Pete also learns that Claire had a bad bout with depression after their break-up and left the manor early the following day after discovering someone must have told her – as Pete only told George in confidence – that Pete would be proposing to Sonia soon, making Pete feel terrible. Everything Pete’s friends try to do to celebrate his birthday turns into an awkward disaster or a fight, and worst of all, Pete can’t seem to shake the feeling that everyone knows something he doesn’t, and everyone is out to get him.
It only gets worse for Pete mentally. He starts to suspect that someone is tampering with his soothing herbal pills, becomes overwhelmed by insecurity, and can’t stop asking himself, who is this guy, Harry, and why is everyone so mean?

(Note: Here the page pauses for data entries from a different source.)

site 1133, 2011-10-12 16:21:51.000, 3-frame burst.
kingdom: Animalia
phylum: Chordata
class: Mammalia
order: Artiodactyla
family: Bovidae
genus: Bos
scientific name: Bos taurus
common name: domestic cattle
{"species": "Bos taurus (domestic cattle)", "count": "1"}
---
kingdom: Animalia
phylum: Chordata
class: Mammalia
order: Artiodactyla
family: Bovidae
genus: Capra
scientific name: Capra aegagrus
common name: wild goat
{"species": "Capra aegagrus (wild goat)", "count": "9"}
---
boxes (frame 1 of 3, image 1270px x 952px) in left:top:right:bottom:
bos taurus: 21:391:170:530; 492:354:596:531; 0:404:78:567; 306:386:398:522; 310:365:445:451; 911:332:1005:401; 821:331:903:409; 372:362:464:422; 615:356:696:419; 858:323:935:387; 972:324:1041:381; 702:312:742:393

Do All Pete’s Friends Actually Hate Him?
The twist of the movie is shocking. Do all Pete’s friends hate him or is it all in his head? Does Pete just need to find better, less malevolent company, or is this merely a problem of perception and self-absorption? Without giving away any spoilers, this movie is ultimately about acceptance as much as social anxiety. The film isn’t about grand conspiracies or wrongdoings. It’s about everybody having approximately the same amounts of trauma, embarrassment, and insecurity as everybody else.
We are all prone to misunderstandings, suspicion, self-interest, and hostility, particularly when we are at our most vulnerable and sense someone isn’t telling us the truth or are destabilized by withholding information from a loved one that, we fear, might change the way they feel about us.
At the end of the day, this is an unnervingly, hysterically human script with brilliant artistry and meaning. We hope to see more films that tap into the interpersonal and psychic crisis that is the millennial experience. More specifically, we hope to see more work from Tom Stourton, Tom Palmer, and Andrew Gaynord. This trio slammed the market with quite the breakout feature, and we hope it starts a new wave of recognition amongst its viewers.
Almost everything is a perception problem, while almost nothing is a question of right or wrong. Pete’s ultimate problem is not, as the movie says, that he can’t take a joke, but that he just can’t see that we all, at one time or another, ask ourselves the crucial question, do all my friends hate me?